Upon arrival we decided to do the only normal thing, rush to the grocery store and start cooking.  If there was any doubt, this enthusiasm stemmed from me reading cooking magazines the entire flight home and Pascal watching Julie & Julia. The promise of food was basically the only thing that was going to keep us from going straight to sleep for the rest of the day, an attempt (later proven unsuccessful) to stave off jet lag.  On the menu: two soups for the week, fresh whole wheat egg noodles and Zürcher Gschnätzlets, perhaps the most famous of Swiss dishes after fondue, raclette and rösti.  It’s taken me the better part of three years to even remotely pronounce it but nevertheless the dish is delicious, consisting of thinly sliced veal (the actual meaning of Gschnätzlets) with mushrooms in a cream sauce. It happens to make a wonderful ‘last supper’ given its richness. While the usual side is rösti, a large potato pancake which originated from the canton of Bern as a common farmers’ breakfast, we opted for egg noodles or 'nuedeli' since the secret to a good rösti is that you must boil and grate the potatoes the day before thus not even worth the effort for a ‘day of’ dish.  



Almost exactly three years ago, I made my first trip to Zurich with my now future husband. We had about 12 hours in the city during which time; I got a small tour, met his mother, and ate a very memorable meal of Zürcher Gschnätzletsmit Rösti at the Goethe-Stübli.  To this day I remember it as one of the best meals of my life.  We recently revisited this restaurant to celebrate our engagement and I was extremely nervous that my first impression of the dish may have been skewed by my massive in-loveness.  Thankfully the in-loveness and goodness of the dish are still intact.


Zürcher Gschnätzlets(serves four)

600g veal  (ask for scallops and slice into thin strips by hand)

3 tbsp butter

Flour for coating

200g button mushrooms (sliced)

Half an onion, (finely chopped)

100ml dry white wine (a Swiss fondant works well, or a sauvignon blanc)

100ml veal stock

200ml double cream (or heavy cream in the US)

1 tbsp cornflour

2 tbsp parsley (finely chopped)



Step 1: Season the veal with salt and pepper and toss in the flour to coat before browning in 2 tbsp of clarified butter for about 2 minutes (to clarify butter, melt the butter in a sauce pan until the milk solids separate, then remove them.  They are the white bits).  You may have to do this in batches, don't despair if 2 minutes is not enough time to cook through, they will finish later.  Then set aside and keep warm. Drain the pan of any liquid.

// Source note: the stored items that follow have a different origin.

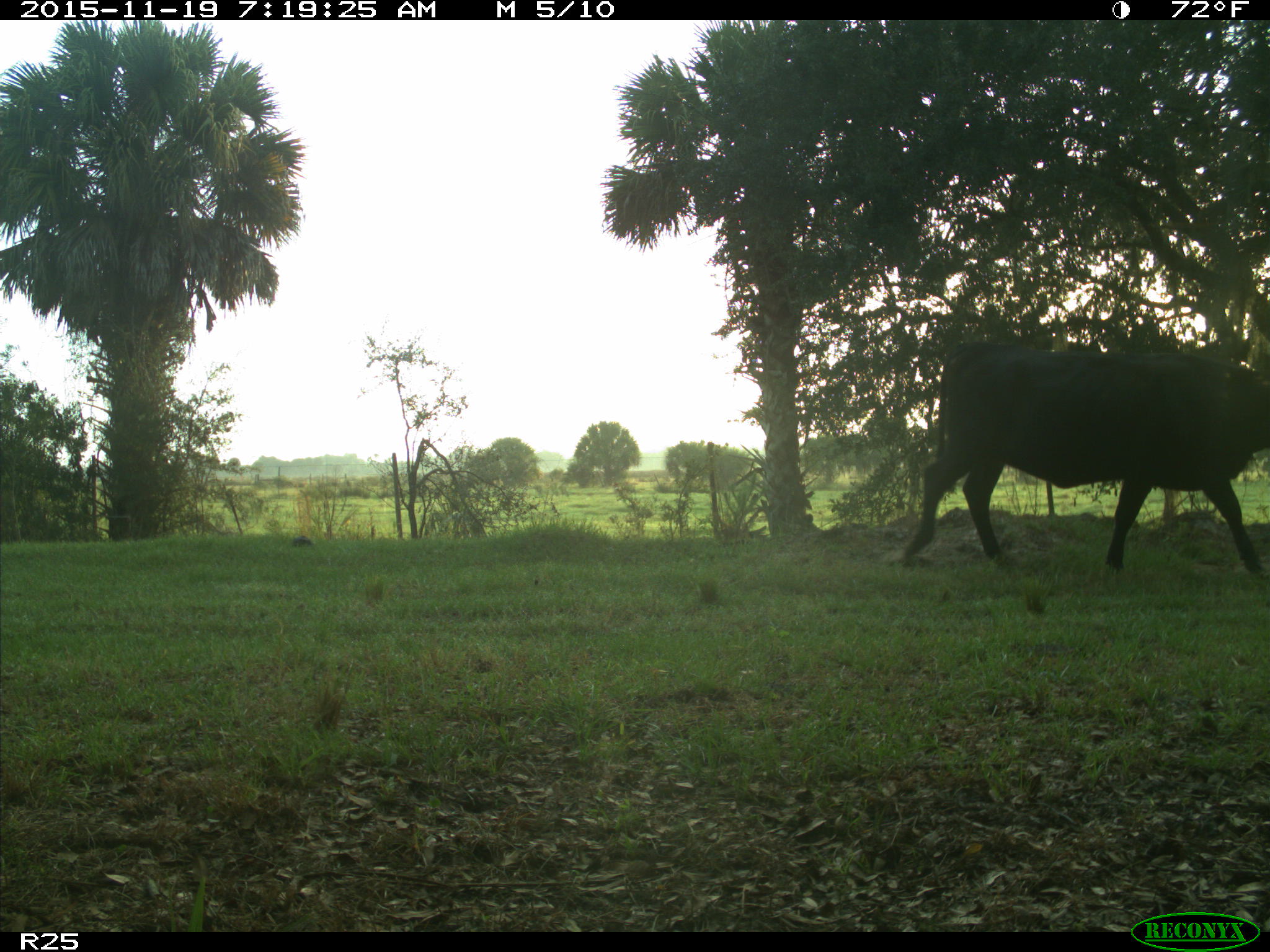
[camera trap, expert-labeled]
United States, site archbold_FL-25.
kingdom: Animalia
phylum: Chordata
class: Mammalia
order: Artiodactyla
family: Bovidae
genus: Bos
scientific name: Bos taurus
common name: domestic cow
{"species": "Bos taurus (domestic cow)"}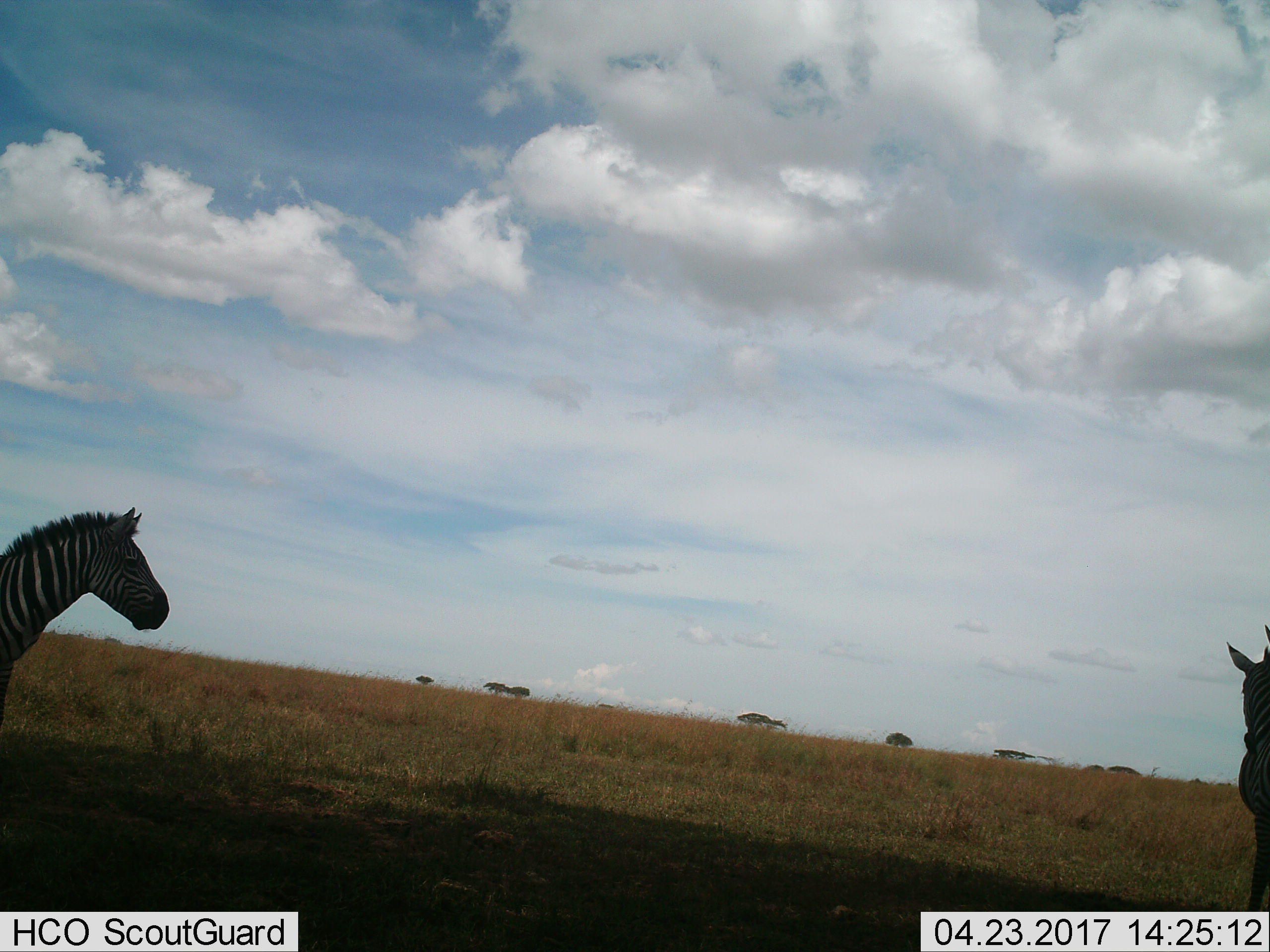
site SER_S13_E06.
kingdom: Animalia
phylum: Chordata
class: Mammalia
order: Perissodactyla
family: Equidae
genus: Equus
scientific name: Equus quagga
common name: plains zebra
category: zebraplains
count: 2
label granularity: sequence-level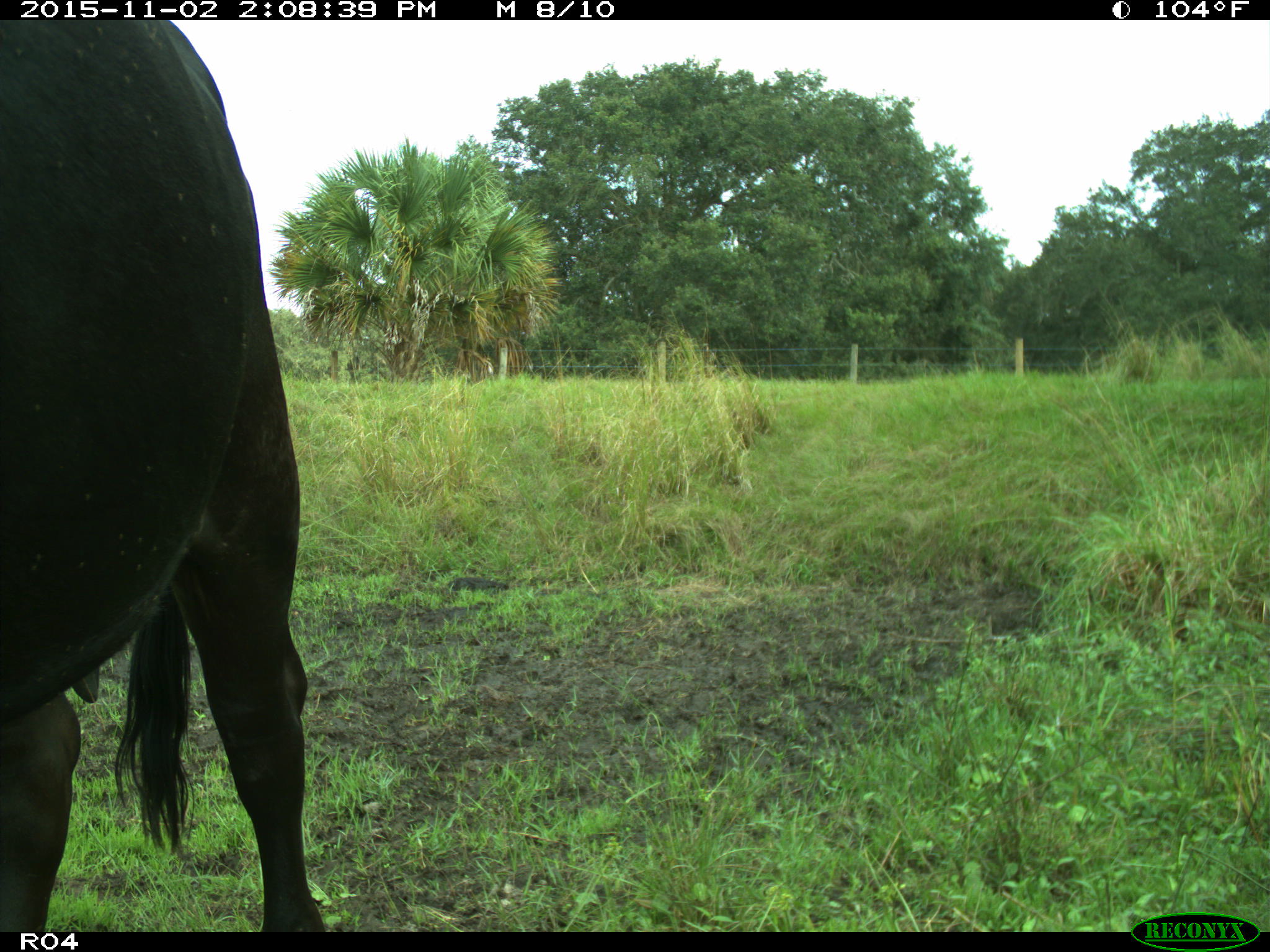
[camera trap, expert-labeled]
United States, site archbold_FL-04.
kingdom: Animalia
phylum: Chordata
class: Mammalia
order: Artiodactyla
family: Bovidae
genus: Bos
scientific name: Bos taurus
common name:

Step 2: Using the remaining 1 tbsp of butter slowly sweat the onions and mushrooms together. Once tender add the white wine and reduce by half. 

Step 3: Follow with the stock, cream and corn flour. Stir in and add the meat, heating through for about 3 minutes.

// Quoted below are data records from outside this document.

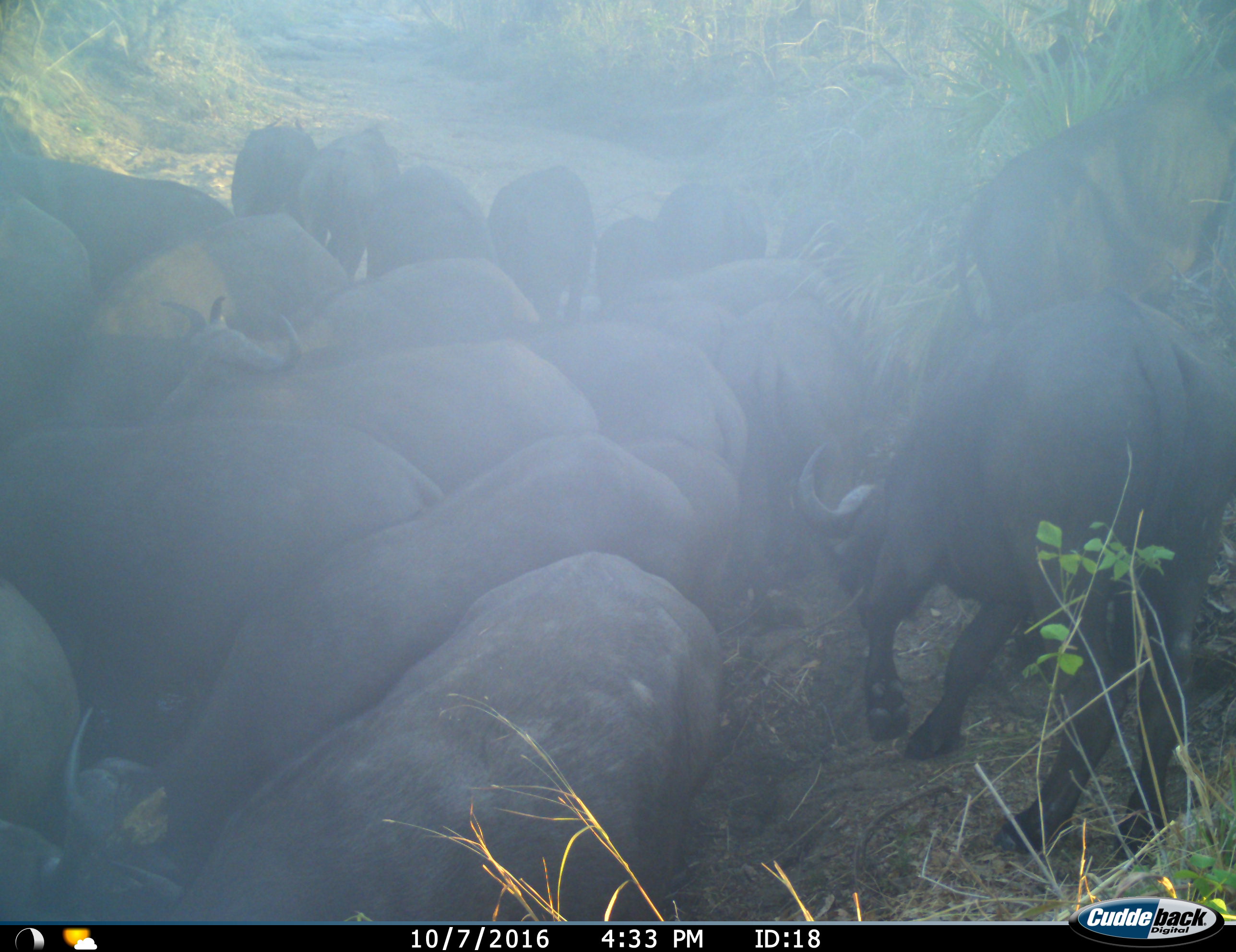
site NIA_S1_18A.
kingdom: Animalia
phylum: Chordata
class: Mammalia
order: Artiodactyla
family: Bovidae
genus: Syncerus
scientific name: Syncerus caffer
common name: african buffalo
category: buffalo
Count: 11-50.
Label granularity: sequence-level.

Step 4: Salt and pepper to taste and garnish with the parsley 

Note: The cream might fool you, but this is only 520 calories per serving.  You can use a mild Greek yoghurt to reduce that number significantly.


Whole wheat Tagliatelle

2 cups whole wheat flour (sift to remove the big bits)

1 tsp kosher salt

3 eggs

Extra flour

Step 1: Whisk the eggs in a separate bowl and then combine with the flour and salt. Combine to make a dough and knead for about 10 minutes on a flour dusted flat surface (Tip: If you wear latex gloves the process is a lot less messy,it looks weird but helps), wrap it in plastic wrap and put it in the fridge for 30 minutes to set.  Note: You will need extra flour to keep the dough from sticking.

Step 2: Cut the dough in quarters and roll them out into strips that will fit nicely into the pasta machine.  Begin running the pasta through the machine adjusting the thinness as you go.  We went very thin as whole wheat pasta can be gummy.  Then cut into noodle length and run through the cutting side, flouring as you go to prevent sticking. This is best done with two people, one to turn the crank, one to catch. 

Step 3: Hang to dry until needed.  Cook in boiling salted water for three minutes

Note:  Whole wheat pasta has its drawbacks, it’s much more robust and can often have a gritty mouth feel, in the case of making it yourself, while I wouldn’t recommend it alone with a butter sauce, due to the thinness and the texture it did do very well in picking up this heavier sauce as an accompaniment.